I use square edge material for decks with a minimum of 1/8" for drainage and swelling. After ten years, only 1/8" is usually full of debis holding water and encouraging rot. If I were to use T&G on a deck the joint would begin to do the same in a year. Moisture gets locked into that groove.
I try to use T&G only on porches and to seal all four edges first. It is 1x4 which is actuall 3/4" x 3-1/4. Not springy on 16"OC framing. The square edge sometimes is if I don't cull out the poorer grain. It is the vertical grain that I am looking for.
IPE' (Pau Lope') Ironwoods decking is a South American wood. Once upon a time it was the stuff the natives burned to make room for agriculture and grazing. Now, 98% of it is produced on managed tree plantations with future growth in mind and comfortably environmentally sound practices.
Most trees that grow in tropical or wet regions of the world have natural resins and other natural toxins to prevent rot. These toxins are often contained in side the cell walls, keeping them safe for owners. Dust created for installers is worth protecting yourself against.
IMO, IPE' is mainly protected by sulphurous mineral content. Sulphur used to be a major antibiotic medical substance before the advent of penicillin. Wear a dust mask when cutting and enjoy a good deck.
It is same or similar wood to that uused in the lawn furniture I've been seeing the last couple years with lifetime warrantees.Excellence is its own reward!
'had a foot go right through my old DF deck 13 years ago; stopped when the kneecap got to the hole. Ouch. It was painted and was itself 13 years old (so it was installed in the days when even common framing lumber was really nice).
The problem was the knots. They got loose as the wood dried out, which allowed water to infiltrate; it rotted through, hidden, at that point.
DF is not the least bit rot-resistant. Installed where it gets continually wet and it grows fungus pretty well.

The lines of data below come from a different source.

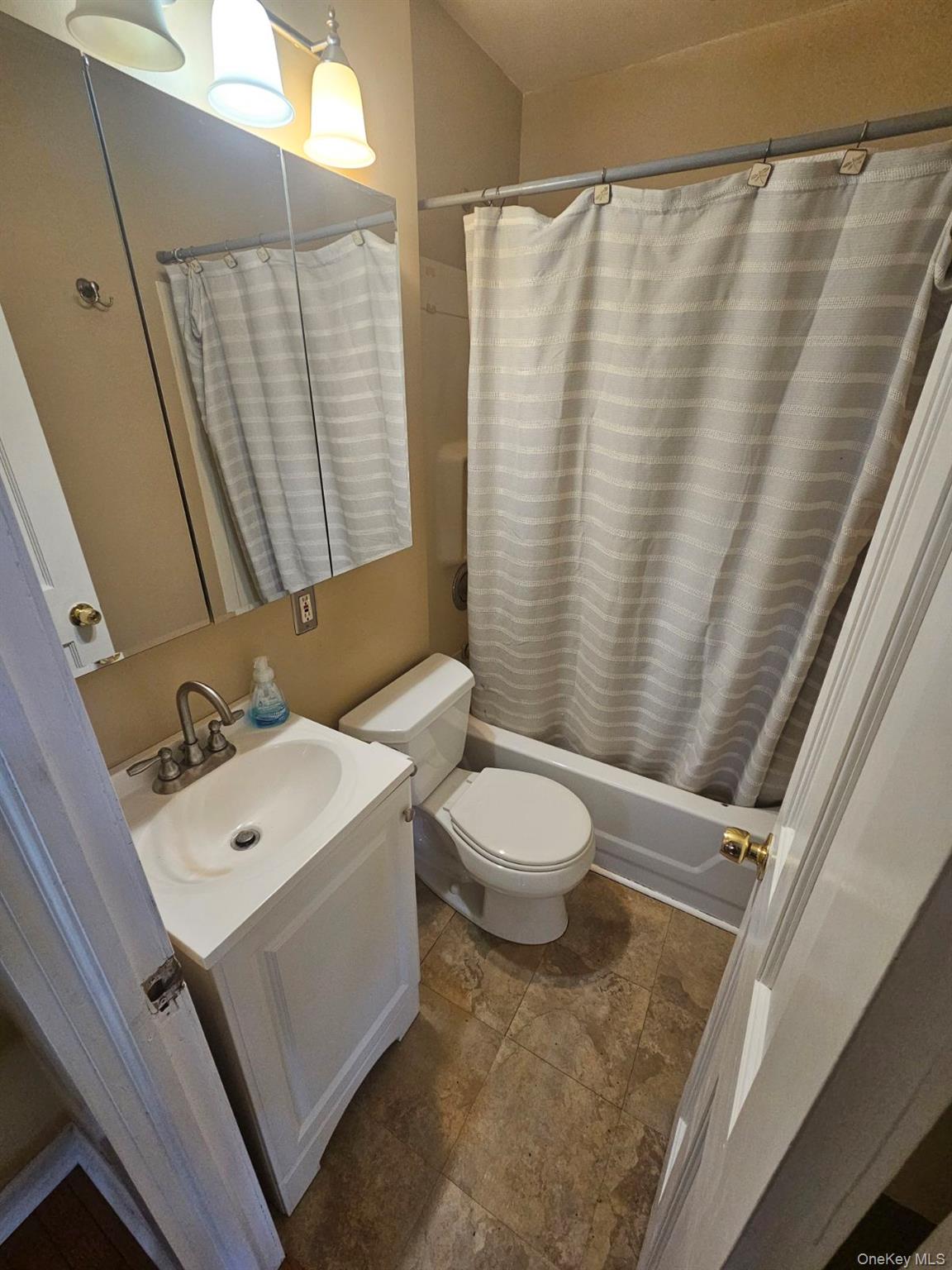 #19 photo, 28 Putnam Drive, Carmel , NY 10512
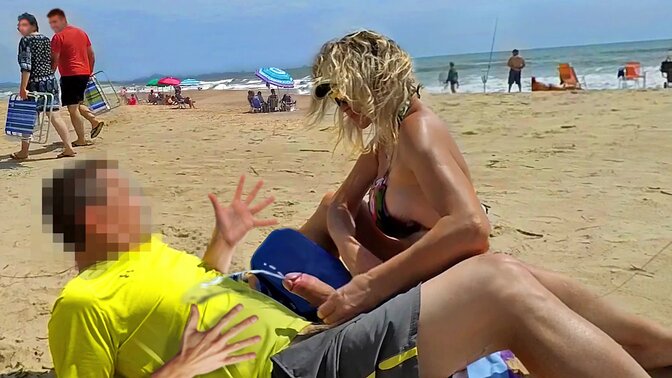 Public outdoor session with huge big booty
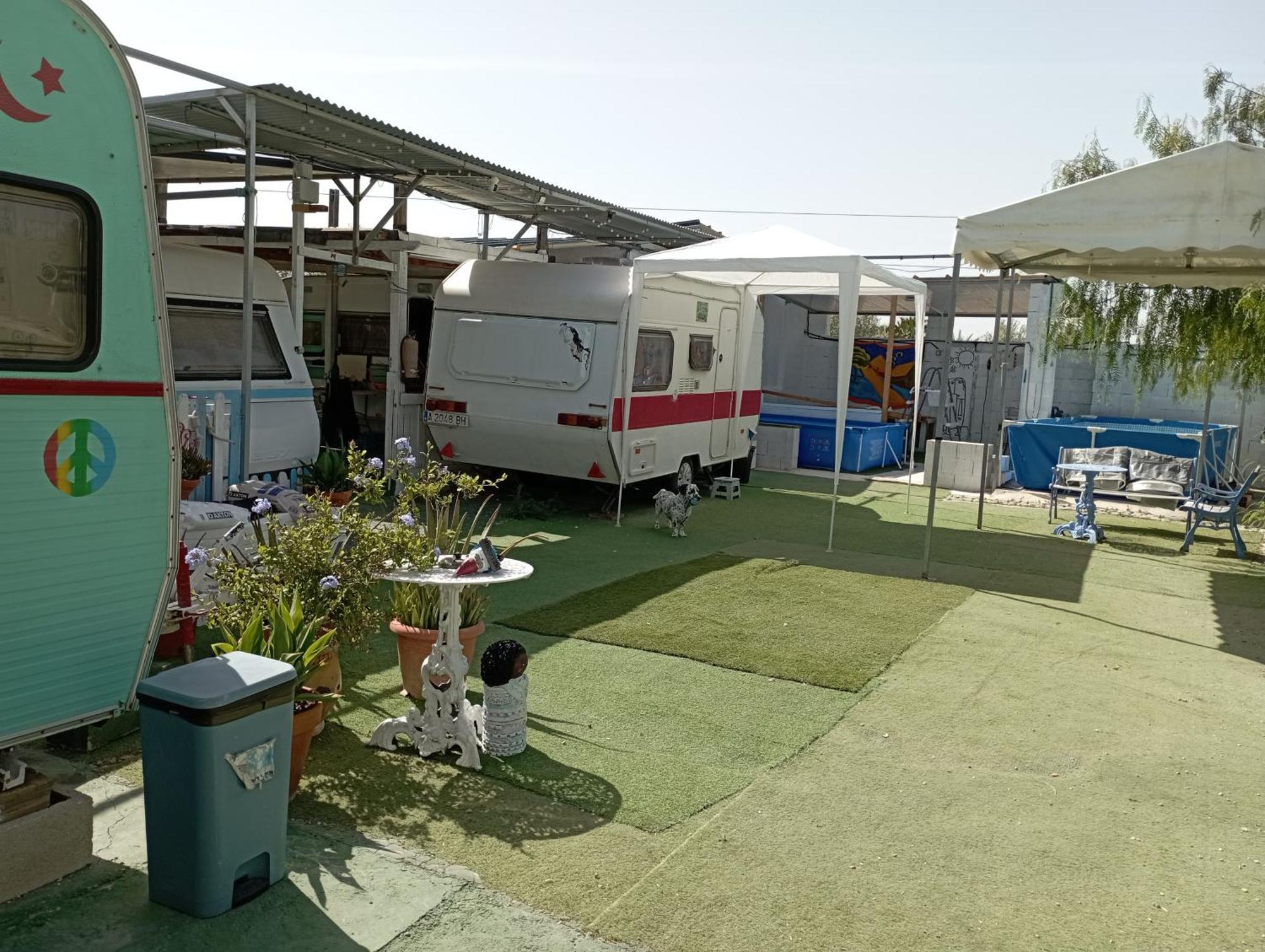 Caravanas Y Habitaciones Para Relajarse Sax Kültér fotó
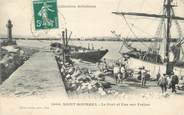 83 Var / CPA FRANCE 83 "Saint Raphaël, le port et vue sur Fréjus"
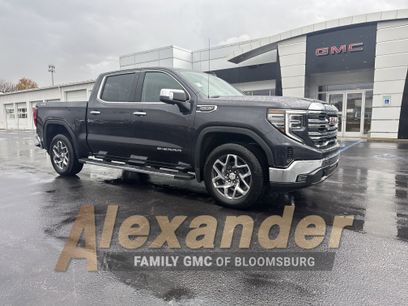 New 2026 GMC Sierra 1500 SLT w/ SLT Premium Package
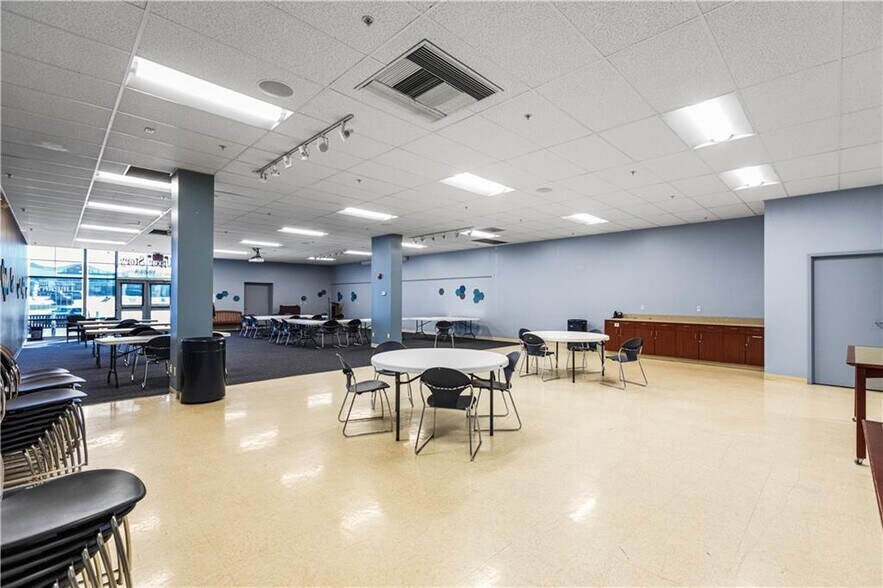 More Photos Of 1900 Belt hwy, Saint Joseph Department Store For Sale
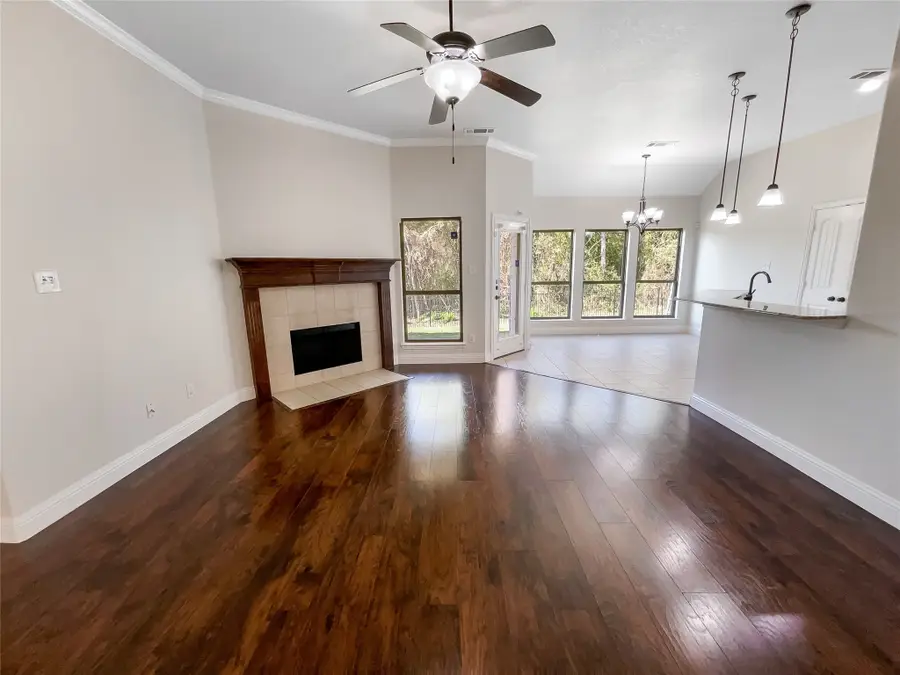 125 Hickory Creek Drive, Red Oak, TX 75154 - Image #3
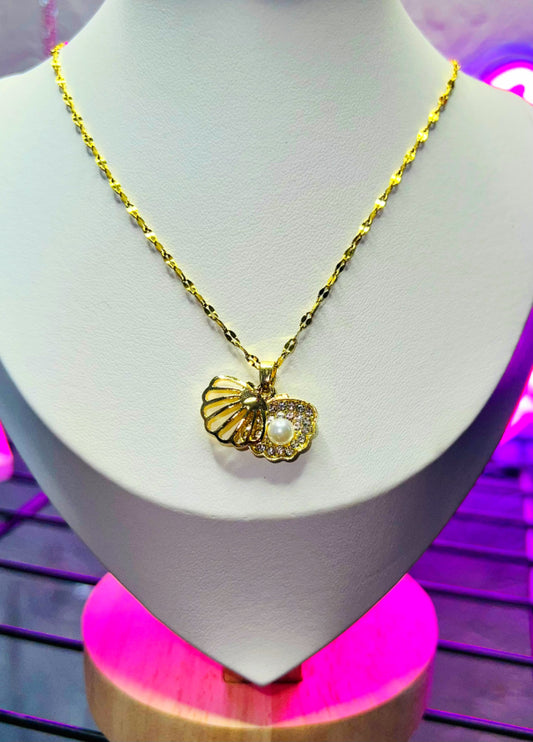 Open oyster pearl necklace #87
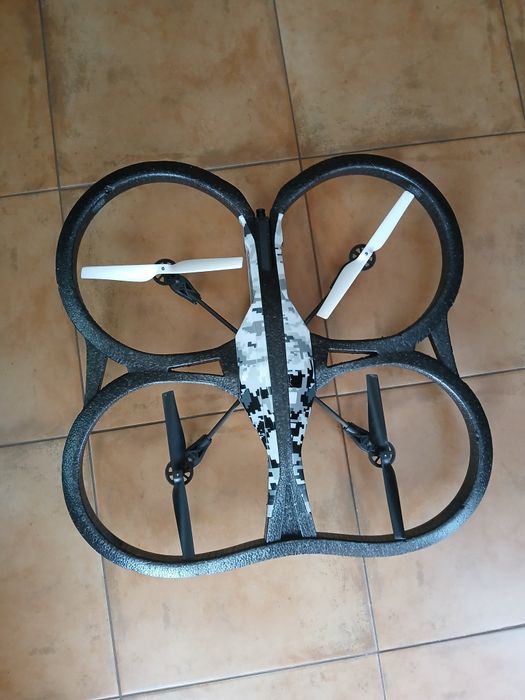 Parrot AR Drone2.064586025314433121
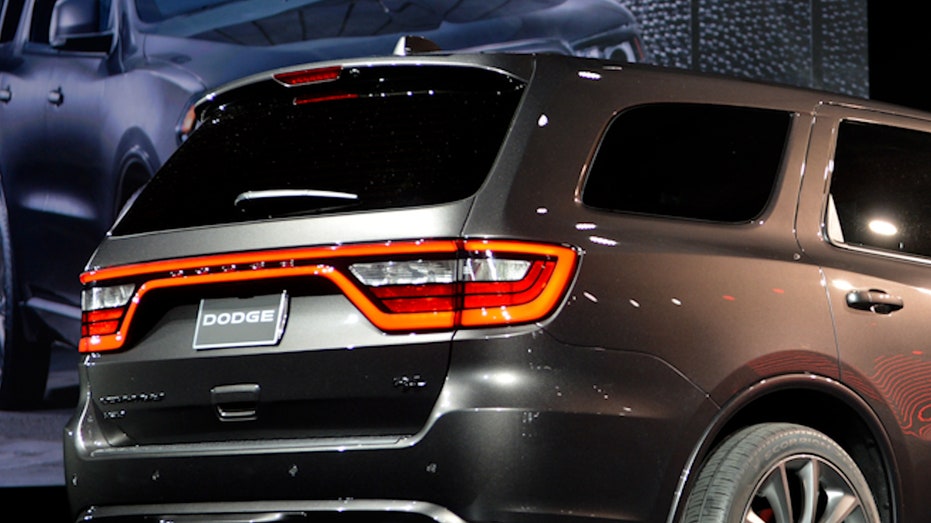 spoiler on brown suv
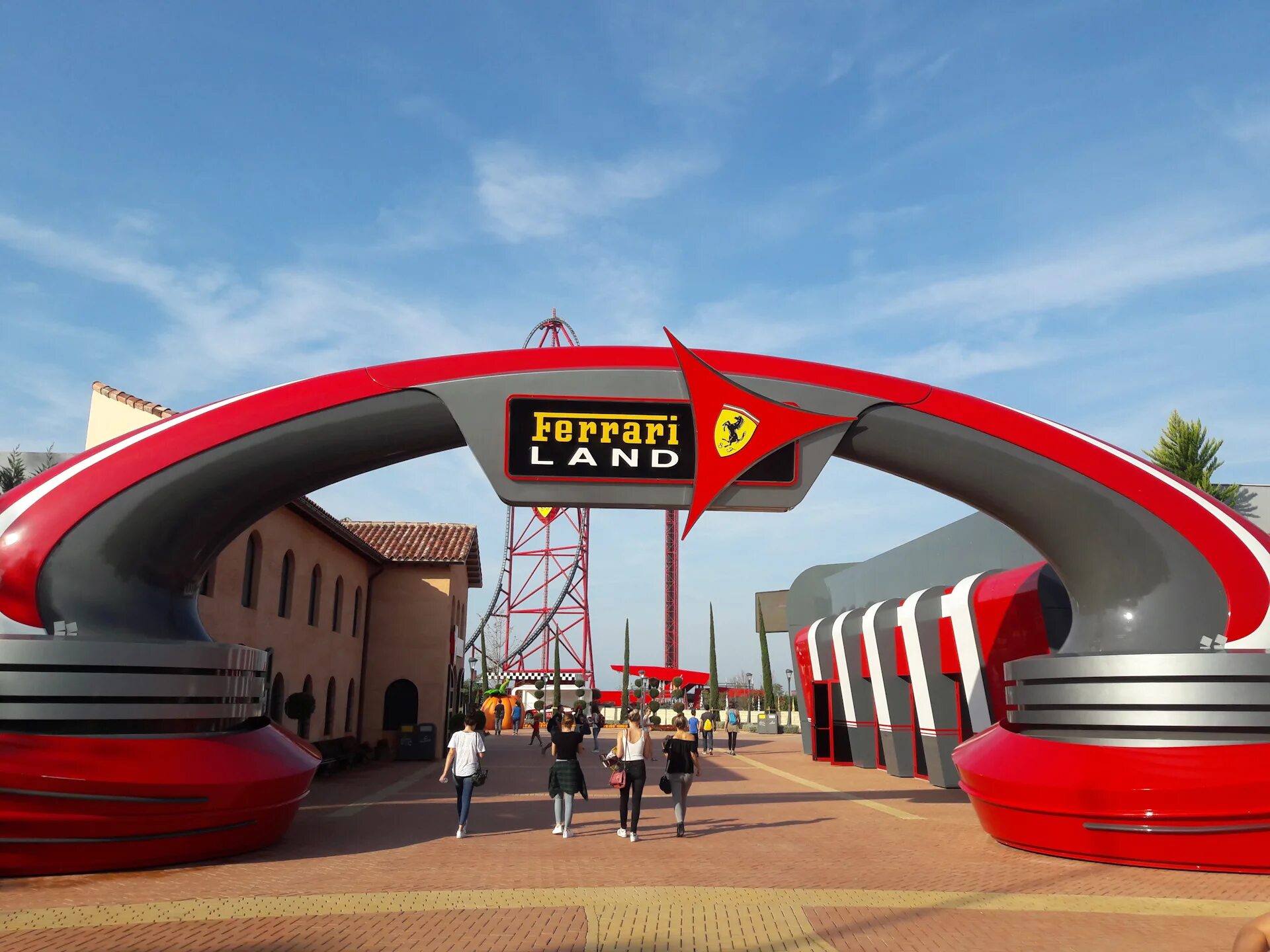 Феррари парк аттракционы. Порт Авентура Феррари. Феррари парк Испания. Ferrari Land аттракционы. Ferrari Land Испания.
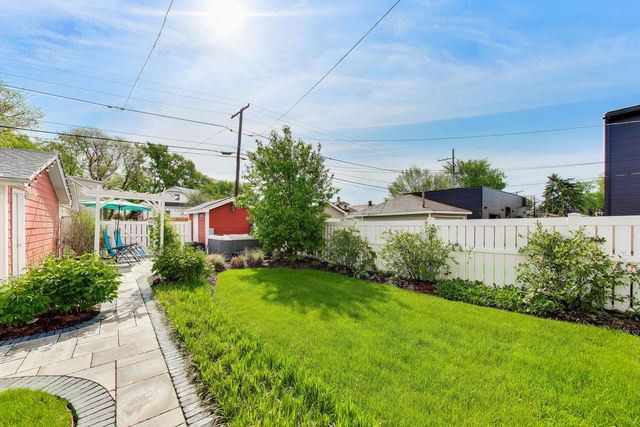 3201 Highland Avenue, Berwyn, IL 60402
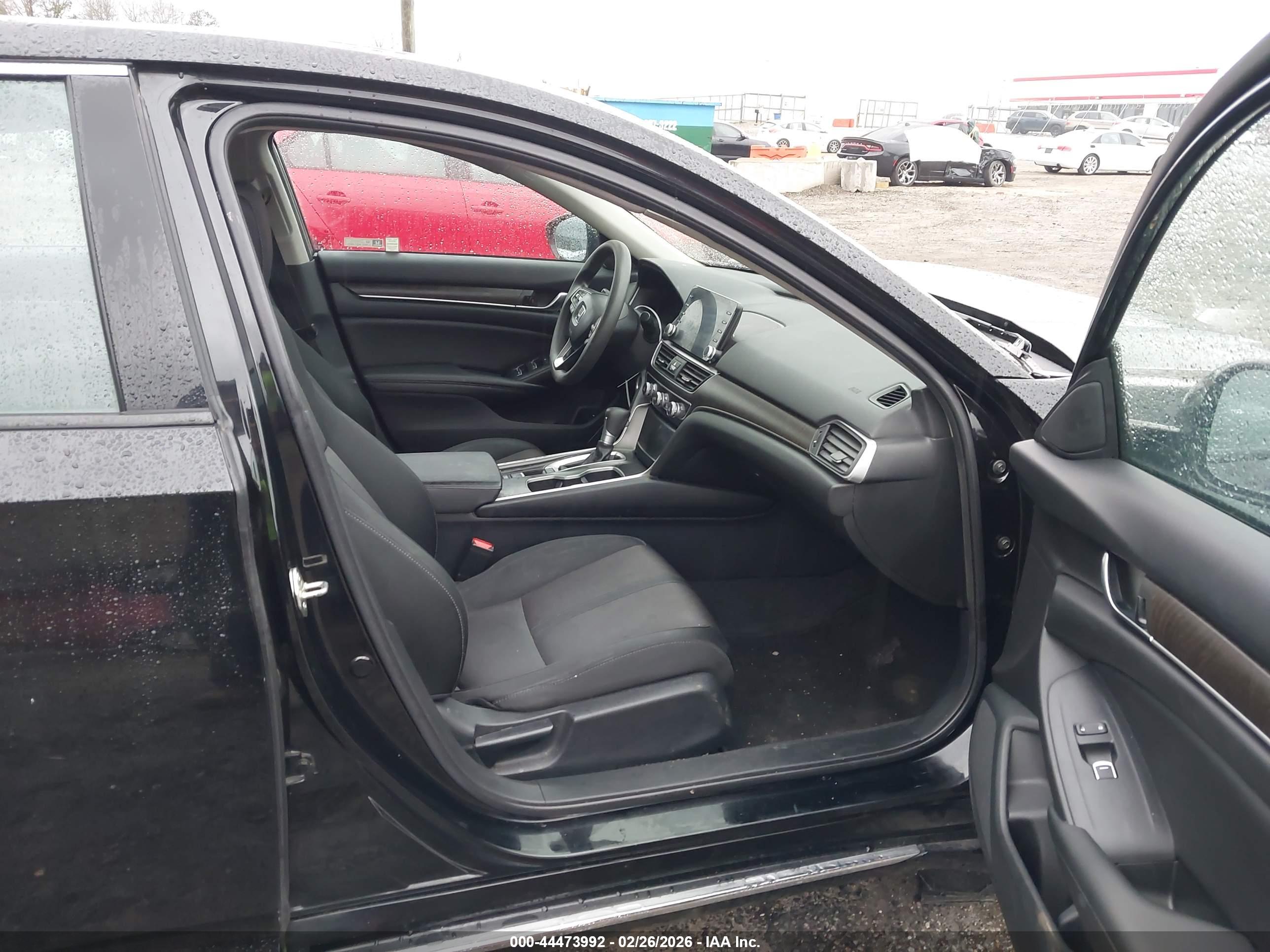 HONDA ACCORD image 5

You must not be talkng CVG doug fir, maybe plain hemfir even. DF is full of rot resistant resins. And clear Vertical grain is pure good stuff! Ever see a sap pocket bleed? It's the same arcid waxy stuff that makes Amber when cured. A piece of good CVG DF will last twice as long as pine - at least. I just replaced some pine this summer that was only five years old on a railing. I know where some railings I built in 87 are still sound as the day I built them. There are plenty of fifty year old porches with painted T&G that is still good.
That knot should never have been used on a deck, IMO - This is what I mean about culling. Too many carps just slam the wood down without letting it talk to them. Have a conversation with your wood like interviewing a job applicant to see if it is suited to the job.Excellence is its own reward!